§ COMPLETE THE FOLLOWING:
A) In the article on ZOTAC's leaked RMA files, copy the passage from "One of GamersNexus'" to "didn't want public.".
B) Condense the paragraph of the ZOTAC RMA leak article that begins "How did this happen?" into a short bulleted list that keeps its main facts.

§ TEXT PROVIDED:
• • • • •

ZOTAC management wouldn't be having a good weekend, with the company seeing leaks of the personal information of its customers through the "mismanagement" of its RMA files. GamersNexus goes into great detail on the story below:
Our friends at Wccftech picked up the story, saying it looks like ZOTAC has been "negligent in safeguarding consumer rights and has made the personal information of multiple customers public by not securely managing RMA files". This is a massive issue for the company, putting multiple people and their private information at risk.
How did this happen? ZOTAC uploaded these important files to Google web servers, which meant they were publicly accessible to anyone who simply searched "ZOTAC RMA" or something to that effect. The RMA files won't appear on Google searches now, but the images discovered by GamersNexus show that the Google search results had B2B (business-to-business) invoices, as well as custom RMA requests and their personal information.
ZOTAC's business partner told GamersNexus: "If I can Google Search my own credit memos.... what the **** is this? How can you be this insecure? How can you run a business like this?"
One of GamersNexus' viewers said he had the knack of "looking up himself" on Google searches, noticing his RMA file was in the results. There's detailed user information, invoice amounts, and more... with the B2B invoices showing us that ZOTAC purchased NVIDIA's previous-gen GeForce RTX 3090 for $2400 per card, which I'm sure is something ZOTAC didn't want public.
If you've purchased a product from ZOTAC and want to see if you're on this list, look up a unique string in them,, for example,, your name, and then add "site:zotacusa.com." If a search result shows up, it could be a dead link as ZOTAC is scrambling to fix these issues. ZOTAC is working with its partners right now to solve the problem, with the company raising the issues with the relevant people, with ZOTAC asking customers to email personal documents to a certain address.

• • • • •

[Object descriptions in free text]
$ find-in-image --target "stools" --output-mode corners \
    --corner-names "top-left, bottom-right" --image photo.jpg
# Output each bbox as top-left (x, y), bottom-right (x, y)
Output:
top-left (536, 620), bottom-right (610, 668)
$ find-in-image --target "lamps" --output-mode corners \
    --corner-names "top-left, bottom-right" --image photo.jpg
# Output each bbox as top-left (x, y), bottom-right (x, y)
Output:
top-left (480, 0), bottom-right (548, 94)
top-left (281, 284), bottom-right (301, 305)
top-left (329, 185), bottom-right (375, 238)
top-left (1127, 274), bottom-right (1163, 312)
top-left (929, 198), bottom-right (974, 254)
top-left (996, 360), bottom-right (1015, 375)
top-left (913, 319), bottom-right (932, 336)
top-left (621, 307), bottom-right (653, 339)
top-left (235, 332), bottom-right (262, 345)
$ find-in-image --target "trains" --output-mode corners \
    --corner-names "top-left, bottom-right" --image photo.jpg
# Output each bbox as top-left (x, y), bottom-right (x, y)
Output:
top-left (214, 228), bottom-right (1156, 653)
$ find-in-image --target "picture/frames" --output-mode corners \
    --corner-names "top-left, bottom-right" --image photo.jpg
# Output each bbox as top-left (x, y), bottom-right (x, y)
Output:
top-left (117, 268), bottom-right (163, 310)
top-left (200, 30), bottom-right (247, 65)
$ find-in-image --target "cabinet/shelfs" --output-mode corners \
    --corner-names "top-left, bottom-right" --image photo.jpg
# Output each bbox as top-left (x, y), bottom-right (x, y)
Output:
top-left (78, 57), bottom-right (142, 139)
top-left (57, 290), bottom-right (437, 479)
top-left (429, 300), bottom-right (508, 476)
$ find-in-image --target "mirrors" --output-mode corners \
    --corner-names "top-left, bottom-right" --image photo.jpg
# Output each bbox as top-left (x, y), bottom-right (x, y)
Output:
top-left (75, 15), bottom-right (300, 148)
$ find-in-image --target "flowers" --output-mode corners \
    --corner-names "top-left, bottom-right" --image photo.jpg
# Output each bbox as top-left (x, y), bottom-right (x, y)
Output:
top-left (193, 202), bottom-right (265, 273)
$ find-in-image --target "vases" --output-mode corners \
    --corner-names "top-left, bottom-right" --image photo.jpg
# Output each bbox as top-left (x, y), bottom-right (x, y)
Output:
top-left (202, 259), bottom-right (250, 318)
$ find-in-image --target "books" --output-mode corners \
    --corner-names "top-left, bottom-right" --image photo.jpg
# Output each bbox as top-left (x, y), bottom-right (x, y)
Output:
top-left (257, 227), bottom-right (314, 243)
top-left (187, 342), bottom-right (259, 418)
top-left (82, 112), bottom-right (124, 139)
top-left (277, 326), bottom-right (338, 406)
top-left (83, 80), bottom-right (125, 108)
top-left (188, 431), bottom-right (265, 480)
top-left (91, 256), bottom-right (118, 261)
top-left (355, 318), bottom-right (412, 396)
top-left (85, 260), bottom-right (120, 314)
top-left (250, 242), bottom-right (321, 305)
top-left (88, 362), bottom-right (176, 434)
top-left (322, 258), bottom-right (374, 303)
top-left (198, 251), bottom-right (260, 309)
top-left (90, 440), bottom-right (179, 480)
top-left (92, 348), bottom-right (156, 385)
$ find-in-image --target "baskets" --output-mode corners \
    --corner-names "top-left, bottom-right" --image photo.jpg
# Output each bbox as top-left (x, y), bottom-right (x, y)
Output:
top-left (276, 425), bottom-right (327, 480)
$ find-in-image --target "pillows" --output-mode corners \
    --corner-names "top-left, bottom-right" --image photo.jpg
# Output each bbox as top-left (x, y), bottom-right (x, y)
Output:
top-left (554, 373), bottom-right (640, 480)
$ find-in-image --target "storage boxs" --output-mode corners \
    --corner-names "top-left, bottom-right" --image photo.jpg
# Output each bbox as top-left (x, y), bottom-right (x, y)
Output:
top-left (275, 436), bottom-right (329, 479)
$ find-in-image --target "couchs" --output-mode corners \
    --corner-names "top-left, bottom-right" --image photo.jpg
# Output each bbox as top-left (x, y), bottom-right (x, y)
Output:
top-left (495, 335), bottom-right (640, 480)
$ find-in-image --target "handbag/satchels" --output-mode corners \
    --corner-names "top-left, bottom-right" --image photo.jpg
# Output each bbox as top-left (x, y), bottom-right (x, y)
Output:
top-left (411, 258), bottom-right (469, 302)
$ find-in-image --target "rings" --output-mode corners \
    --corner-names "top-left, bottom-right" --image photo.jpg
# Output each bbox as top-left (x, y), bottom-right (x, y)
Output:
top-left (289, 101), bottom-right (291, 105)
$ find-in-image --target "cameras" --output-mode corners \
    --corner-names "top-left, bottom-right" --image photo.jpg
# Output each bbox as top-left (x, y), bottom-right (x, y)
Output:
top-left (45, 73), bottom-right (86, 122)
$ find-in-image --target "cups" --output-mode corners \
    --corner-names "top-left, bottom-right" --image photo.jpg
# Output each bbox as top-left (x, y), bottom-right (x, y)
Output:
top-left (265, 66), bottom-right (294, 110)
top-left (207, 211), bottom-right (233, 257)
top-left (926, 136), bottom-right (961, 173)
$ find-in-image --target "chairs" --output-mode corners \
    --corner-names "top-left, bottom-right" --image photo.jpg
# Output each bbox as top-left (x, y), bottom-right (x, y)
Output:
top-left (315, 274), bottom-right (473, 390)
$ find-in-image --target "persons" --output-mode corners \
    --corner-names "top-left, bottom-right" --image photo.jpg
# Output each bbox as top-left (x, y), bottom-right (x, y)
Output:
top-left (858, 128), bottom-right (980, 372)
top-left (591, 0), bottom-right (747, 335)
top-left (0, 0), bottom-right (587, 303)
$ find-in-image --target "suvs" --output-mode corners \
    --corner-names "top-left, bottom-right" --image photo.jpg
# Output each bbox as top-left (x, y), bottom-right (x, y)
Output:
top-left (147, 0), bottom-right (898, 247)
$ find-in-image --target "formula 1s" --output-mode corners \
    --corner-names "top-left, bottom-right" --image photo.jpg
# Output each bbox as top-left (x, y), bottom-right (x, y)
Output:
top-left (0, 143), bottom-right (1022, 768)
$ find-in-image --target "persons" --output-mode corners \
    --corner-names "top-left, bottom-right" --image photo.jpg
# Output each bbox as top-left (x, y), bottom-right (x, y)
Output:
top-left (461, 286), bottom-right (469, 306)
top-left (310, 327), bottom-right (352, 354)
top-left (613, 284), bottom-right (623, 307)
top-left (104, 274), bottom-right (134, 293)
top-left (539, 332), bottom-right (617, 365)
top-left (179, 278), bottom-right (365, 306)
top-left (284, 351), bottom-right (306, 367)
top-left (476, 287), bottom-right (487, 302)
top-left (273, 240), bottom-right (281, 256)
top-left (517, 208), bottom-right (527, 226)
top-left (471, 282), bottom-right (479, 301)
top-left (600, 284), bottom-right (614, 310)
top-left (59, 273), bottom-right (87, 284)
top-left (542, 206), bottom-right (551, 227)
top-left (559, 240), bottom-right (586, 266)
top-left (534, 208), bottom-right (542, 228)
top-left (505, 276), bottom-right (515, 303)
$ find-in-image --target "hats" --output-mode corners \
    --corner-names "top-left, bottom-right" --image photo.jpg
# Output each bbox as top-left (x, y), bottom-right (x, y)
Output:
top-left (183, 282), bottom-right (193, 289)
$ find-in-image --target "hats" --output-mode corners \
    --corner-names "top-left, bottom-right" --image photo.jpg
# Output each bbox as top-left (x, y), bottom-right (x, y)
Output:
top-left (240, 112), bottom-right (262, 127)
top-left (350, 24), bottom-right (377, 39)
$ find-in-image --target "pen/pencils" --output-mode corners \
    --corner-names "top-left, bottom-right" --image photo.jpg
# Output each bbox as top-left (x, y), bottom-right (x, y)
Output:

• • • • •

§ RESPONSES:
A)
One of GamersNexus' viewers said he had the knack of "looking up himself" on Google searches, noticing his RMA file was in the results. There's detailed user information, invoice amounts, and more... with the B2B invoices showing us that ZOTAC purchased NVIDIA's previous-gen GeForce RTX 3090 for $2400 per card, which I'm sure is something ZOTAC didn't want public.

B)
- ZOTAC uploaded the RMA files to Google web servers.
- Anyone searching "ZOTAC RMA" or something similar could access them.
- The files no longer appear in Google searches.
- Images found by GamersNexus show that the search results included B2B (business-to-business) invoices, custom RMA requests and personal information.